There were two factors for me. First and foremost was I have a serious fear of someone causing pain on purpose. I have had six children, and as silly as this sounds, I was more afraid of the procedures necessary to alleviate pain during childbirth than of giving birth itself. Secondly, my birth mother has had breast cancer resulting in a double mastectomy, and my birth aunt passed away at the young age of 43 from breast cancer.
For many women, the fear of a cancer diagnosis makes them pack their schedules so tight there is no time for a mammogram. In addition, most women know someone who has had breast cancer and have watched their difficult, painful journeys unwind.
In 2016 it took three daughters, two mothers, two sisters and a handful of others to nearly physically carry me to my mammogram screening after they heard I had skipped an appointment or two. As frightened as I was, it did not hurt as I heard it would, and my screens came up dense, but normal.
Fast-forward to this past week when I went for another mammogram after the recommended amount of time had passed. I went confidently into the room with the hulking machine knowing the pain was not a factor any longer, and I would be in and out in minutes. Little did I know my confidence would come crashing down within an hour as I was called to return for more scans.
Last Friday, I returned again for more scans, and upon completion was asked to sit in the waiting room for the radiologist to confirm the images were enough. Yet again, within a half hour I was called back to take more images and meet with the radiologist. Twenty minutes later I sat with a doctor who calmly, politely, and very professionally explained the results of the images taken would require a needle biopsy.
Tears burned my eyes but would not roll down my cheeks as he asked if I had any questions. In shock, I simply said no.
Alone in my car, the drive home was quieter than usual. By the time I got back to Lanesboro, my fear and anxiety was through the roof.

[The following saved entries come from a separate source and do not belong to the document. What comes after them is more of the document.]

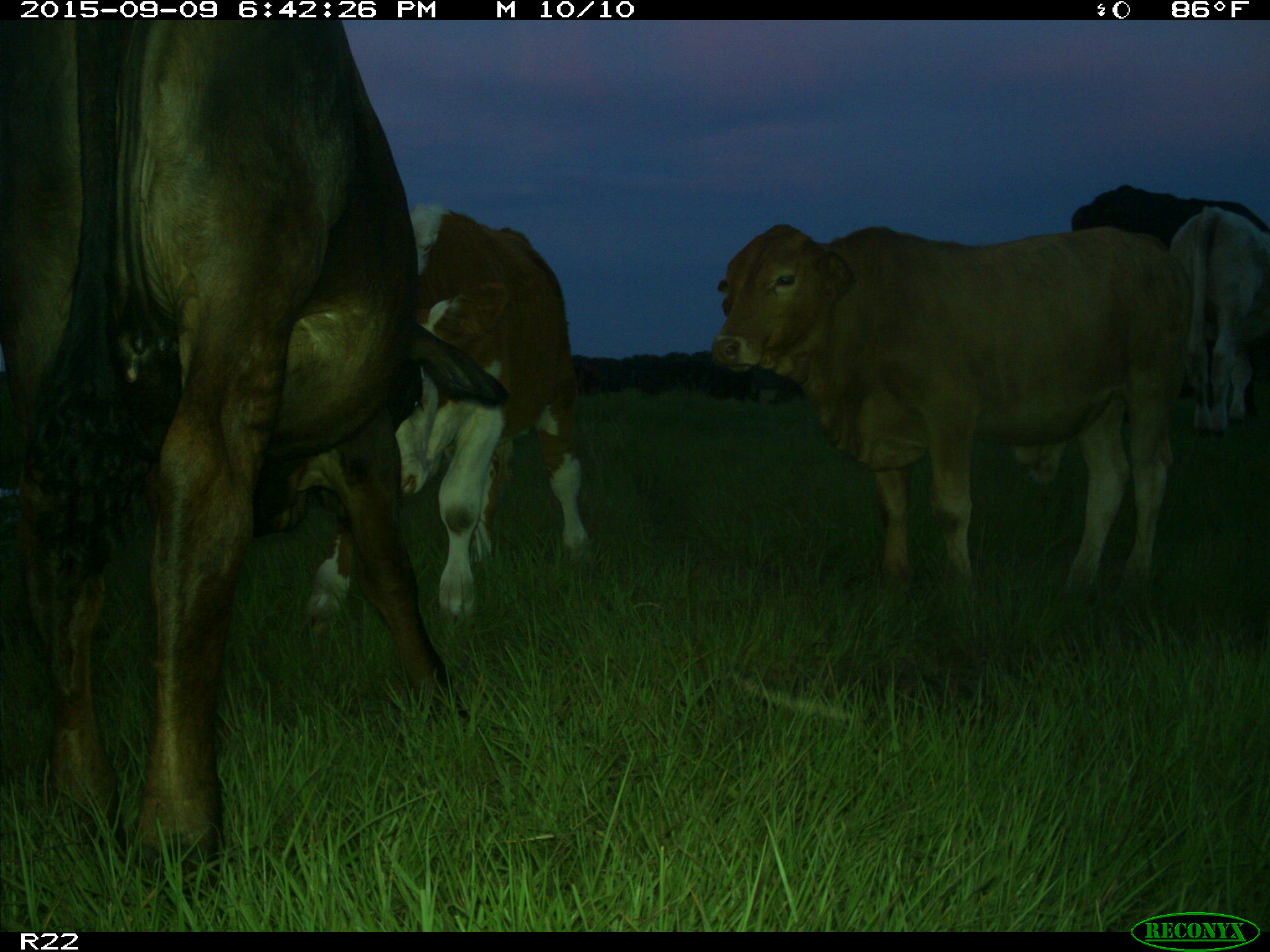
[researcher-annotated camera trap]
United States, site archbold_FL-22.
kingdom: Animalia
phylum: Chordata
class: Mammalia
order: Artiodactyla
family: Bovidae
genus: Bos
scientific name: Bos taurus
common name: domestic cow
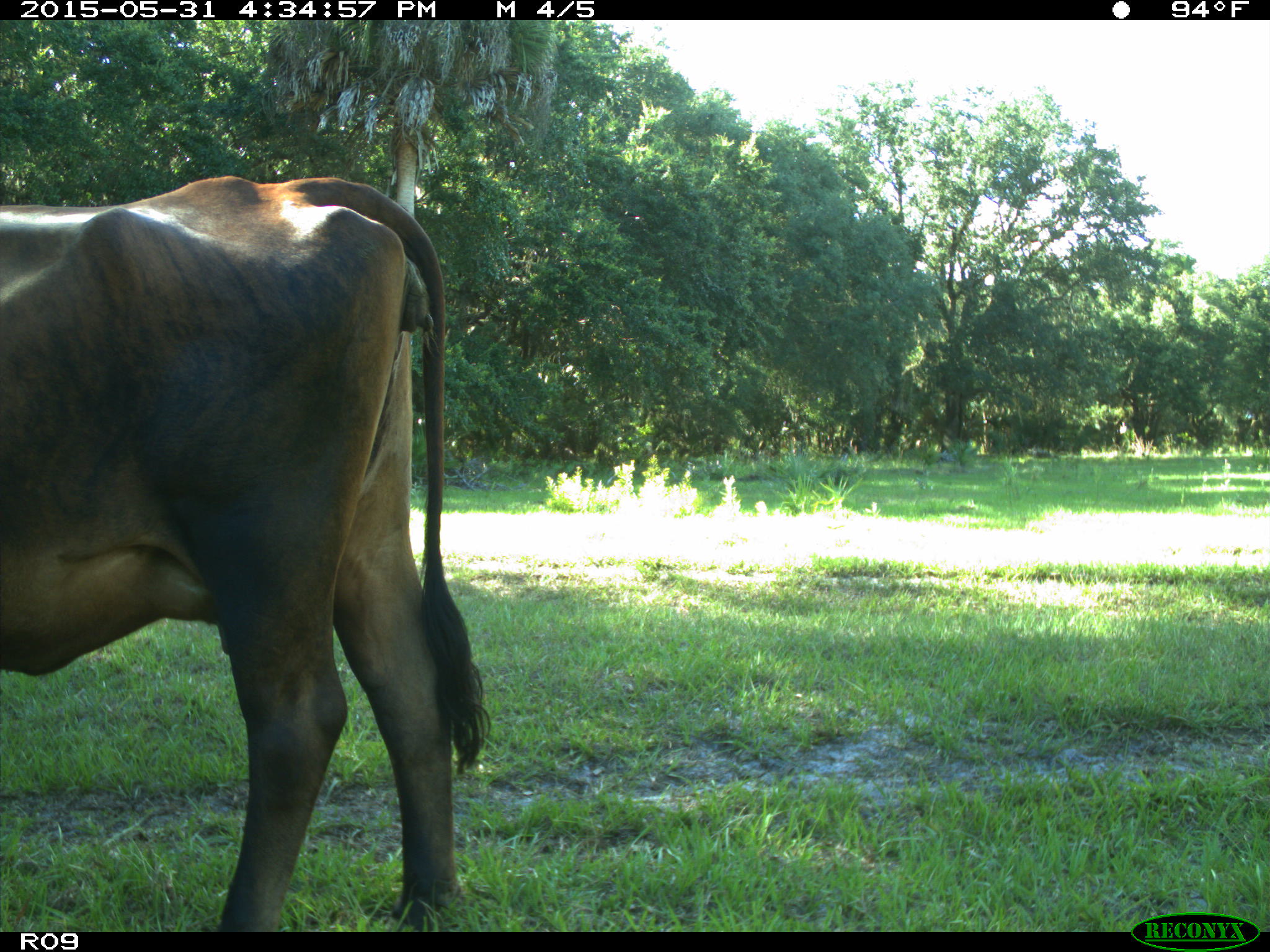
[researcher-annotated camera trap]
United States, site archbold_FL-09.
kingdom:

I had texted the results of the appointment to family members, but it was not until later that afternoon that I was able to verbalize my thoughts to a friend. This friend is going through a cancer journey of her own with her husband. She understood my fear, and she put a name to it.
Scanxiety is real. This past week at work has been a blur. I performed the duties necessary to run a coffee house, but it was in a thick haze of fear and worry. Worst-case scenarios raged in my head, exacerbating said "scanxiety."

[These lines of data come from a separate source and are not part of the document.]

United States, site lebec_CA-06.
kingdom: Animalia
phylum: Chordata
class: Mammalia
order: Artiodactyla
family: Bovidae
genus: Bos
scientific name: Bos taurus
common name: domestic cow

Today is the day I go back from my needle biopsy, and needless to say my behavior is not at its best. I have pushed people away, I have said things I should not have said, and have been short with those who do not deserve it. I can only hope that the medical staff who treat me today are as great as those who took care of me this past week. Every person I encountered on Gonda 2 South displayed the utmost kindness, concern and professionalism one could hope for.
It’s not always easy to do the same thing all day, every day and display the attitudes they all had. For those women and their workplace manners, I am grateful.